Description of the task
Quote the following material word for word, leaving out the pictures.
== == ==
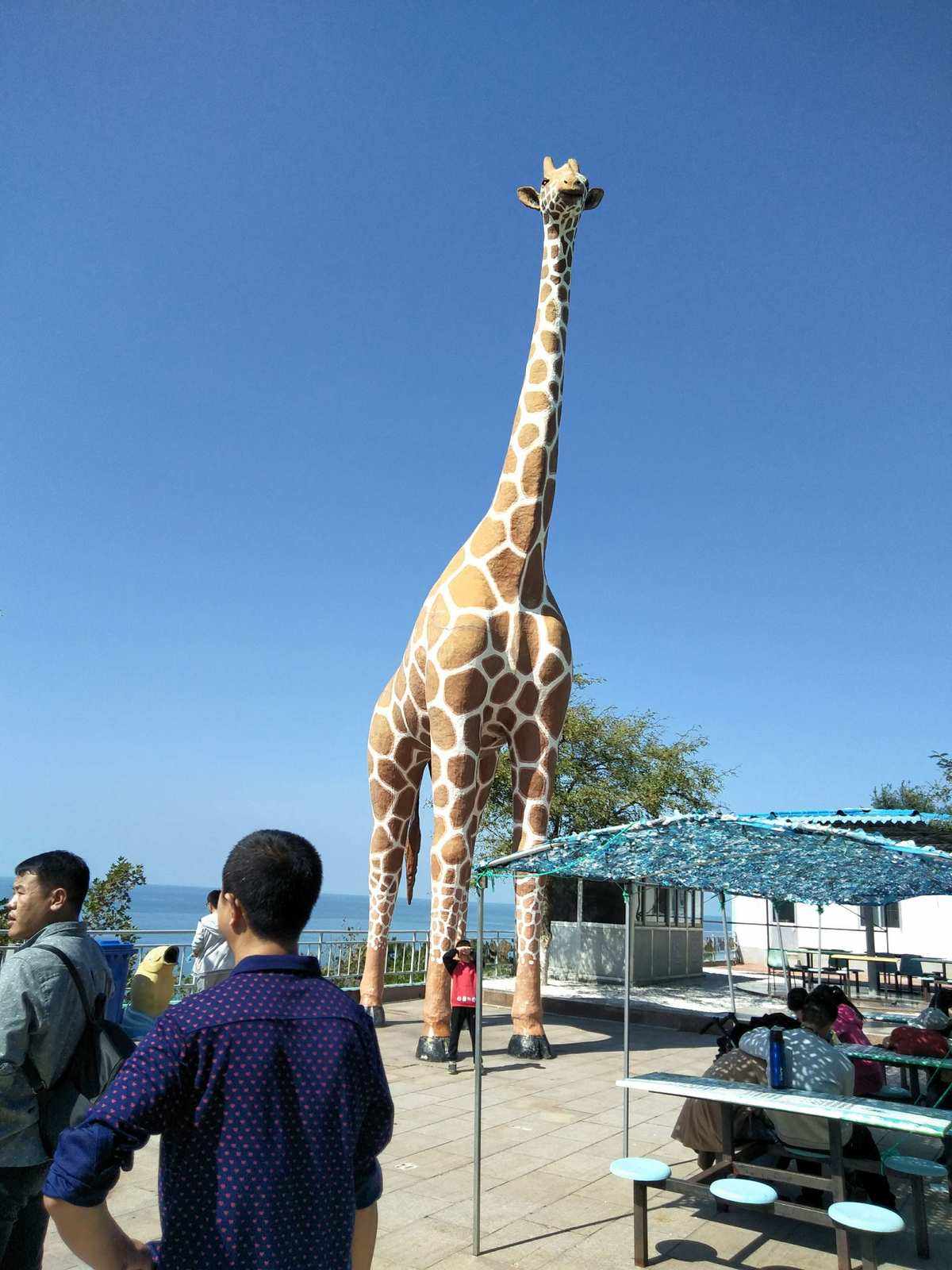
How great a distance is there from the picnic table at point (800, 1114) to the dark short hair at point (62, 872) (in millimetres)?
3819

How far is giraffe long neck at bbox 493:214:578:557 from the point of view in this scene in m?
12.6

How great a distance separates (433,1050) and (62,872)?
28.8 feet

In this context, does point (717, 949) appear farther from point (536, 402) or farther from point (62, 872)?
point (62, 872)

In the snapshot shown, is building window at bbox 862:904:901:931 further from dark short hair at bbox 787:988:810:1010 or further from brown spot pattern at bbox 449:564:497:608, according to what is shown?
dark short hair at bbox 787:988:810:1010

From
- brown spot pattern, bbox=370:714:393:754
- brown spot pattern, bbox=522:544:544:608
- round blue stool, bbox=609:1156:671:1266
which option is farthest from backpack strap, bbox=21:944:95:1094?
== == ==
Result of this task
How great a distance is there from the picnic table at point (800, 1114) to the dark short hair at point (62, 872) (in millimetres)?
3819

How far is giraffe long neck at bbox 493:214:578:557 from the point of view in this scene in m?
12.6

How great a distance separates (433,1050) and (62,872)?
28.8 feet

In this context, does point (717, 949) appear farther from point (536, 402) or farther from point (62, 872)?
point (62, 872)

In the snapshot shown, is building window at bbox 862:904:901:931 further from dark short hair at bbox 787:988:810:1010 or further from brown spot pattern at bbox 449:564:497:608, according to what is shown?
dark short hair at bbox 787:988:810:1010

From
- brown spot pattern, bbox=370:714:393:754
- brown spot pattern, bbox=522:544:544:608
- round blue stool, bbox=609:1156:671:1266
which option is farthest from backpack strap, bbox=21:944:95:1094?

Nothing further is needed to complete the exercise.